Apple (Nasdaq: AAPL ) came through with yet another blowout quarter, despite suffering a 20% slide in iPod sales. After all, who needs those cheap portable media players to hold up when sales of pricier iPhones and iPads more than double? They're all iOS ambassadors anyway!
Even the seemingly ho-hum performance of its Macs -- growing merely in the teens -- is better than industry reports of the PC industry.
The end result is that revenue soared 82% to $28.57 billion, and earnings soared 125% to $7.79 a share. Analysts figured that Apple would earn just $5.80 a share on less than $25 billion in revenue.
Apple landing ahead of the pros is a quarterly ritual that probably goes all the way back to Steve Jobs' first black mock turtleneck. However, this quarter was a sound thrashing even when stacked against the company's historical beatings.
2. Amazon's troublesome Tribbles
Amazon.com (Nasdaq: AMZN ) smells an opportunity to stand out in video streaming, and like those quickly multiplying furry Tribble critters from the original Star Trek, the key appears to be more content.
Amazon struck a content licensing deal with CBS (NYSE: CBS ) this week, giving it access to entire seasons of 18 classic shows, including Star Trek, Cheers, and Medium. The roughly 2,000 episodes will be available to its Prime loyalty shopping members at no additional cost. The move pushes Amazon's digital catalog available to Prime users at 8,000.
Sweet timing, right? The streaming smorgasbord leader is dramatically tweaking its pricing model, so in comes Amazon to take over the value end of the market.
3. Teaching Quepasa a new language
Quepasa (AMEX: QPSA ) hasn't been able to transform its namesake portal into the Facebook for Latinos, so it's buying itself a new life.

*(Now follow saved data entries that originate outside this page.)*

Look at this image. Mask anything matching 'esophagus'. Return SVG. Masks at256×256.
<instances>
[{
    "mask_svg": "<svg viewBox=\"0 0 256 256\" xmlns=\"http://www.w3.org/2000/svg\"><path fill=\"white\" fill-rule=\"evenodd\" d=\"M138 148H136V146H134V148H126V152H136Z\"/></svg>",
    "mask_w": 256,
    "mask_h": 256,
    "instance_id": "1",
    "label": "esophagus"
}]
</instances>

Quepasa will be paying $100 million, mostly in stock, to acquire the parent company of myYearbook. This is a pretty big deal for a company that commanded a market cap of only $112 million just before the purchase was announced.
The reason this makes the "smart" move cut is because it will more than double Quepasa's size, emphasizing the lucrative opportunities in social gaming.
Insider Guides' myYearbook generated $4.9 million in EBITDA last year, as revenue climbed 53% to $23.7 million. Quepasa posted an operating loss on a mere $6.1 million in revenue last year.
The appeal of myYearbook is that it's a popular social site that relies on casual games and a proprietary virtual currency to turn gaming strangers into friends. Given the ridiculous valuations being bandied about for Zynga's upcoming IPO, it's a great place for the new and improved Quepasa to be.
4. Broker poker
Shares of E*TRADE (Nasdaq: ETFC ) soared 14% on Wednesday, after its largest investor suggested that the discount broker smoke out a suitor.
You know that a pairing makes sense when larger rival TD AMERITRADE (Nasdaq: AMTD ) -- the likely buyer -- also saw its stock climb 6% on the news.
Trading volumes have been sluggish for the industry in recent months, but E*TRADE was able to post improving bottom-line results through a refreshingly sharp drop in loan loss provisions.
One can argue that the E*TRADE Baby parent doesn't need to get hitched now that it's profitable and cleaning up its once problematic banking operations, but E*TRADE and TD AMERITRADE would look so good together.
Get a room already, you two!
5. Baidu goes for a two-fer in China
Baidu (Nasdaq: BIDU ) gave investors a double dose of good news this week, sending the stock to nearly hitting a fresh all-time high at a time when many of China's dot-coms are sputtering.
China's leading search engine began offering a free Internet browser on Monday. Having a popular browser hasn't historically translated into a spike in search engine traffic, but everything that Baidu can do to guide the online experience will pay off in the long run.
On Tuesday, Baidu announced a content licensing deal with three major record labels, beefing up its efforts to offer free ad-supported music streams and downloads. Baidu is trying to shake its reputation as a source for third-party pirated music files, and offering free access to legal content is a win-win for the labels and Baidu.